В глубине леса визг, рёв, вой — точно все звери лесные от ужаса враз пасти свои раскрыли.
Гул этот нарастал, а народ, от ужаса парализованный стоит, шелохнуться боится.
А потом птицы падать с небес стали. Замертво падать.
Вороны, рябчики, утки, воробьи. В самую гущу людскую упал большой глухарь.
Он-то и выдернул людей из кошмара этого. Не разбирая дороги, бросились люди от леса. Как от чумы бежали. Кто-то в этой истерики падал, но уже не мог подняться, десятки ног топтали его, спасаясь сами. Дети орали, бабы визжали, мужики, отродясь рот свой не поганившие, ругались сейчас чёрным матом.
А потом резко, как по указке кого, остановились. Все. Разом остановились.
В нос ударил сильный запах сырости и гнили. Не выносимый запах тухлятины не давал сделать большого, глубокого вдоха.

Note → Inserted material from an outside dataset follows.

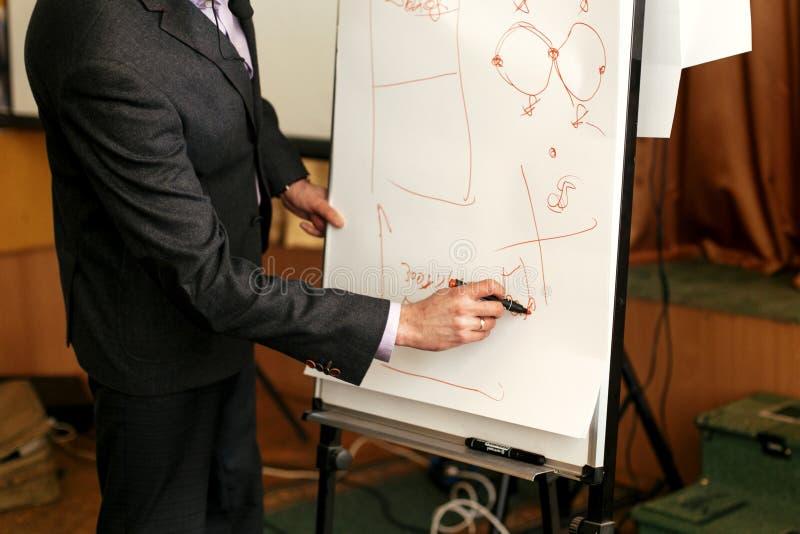 Elegant högtalareföreläsare som drar finansiella diagram på det vita brädet arkivbild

Река, которая течение имела быстрое, легкое, теперь аккурат в болото превратилось. Вода стоячая, вонючая.
На поверхности воды, среди тины, кверху животами плавали рыбы.
До самой ночи, люди черпали, ещё свежую, пригодную для питья воду из колодцев. Заполняли ей всё, каждую плошку, каждую посудину.
К утру и колодезная вода прогнила.
Многие мужики, посадив всю семью свою на повозки, уходили в соседние деревни. Но все возвращались.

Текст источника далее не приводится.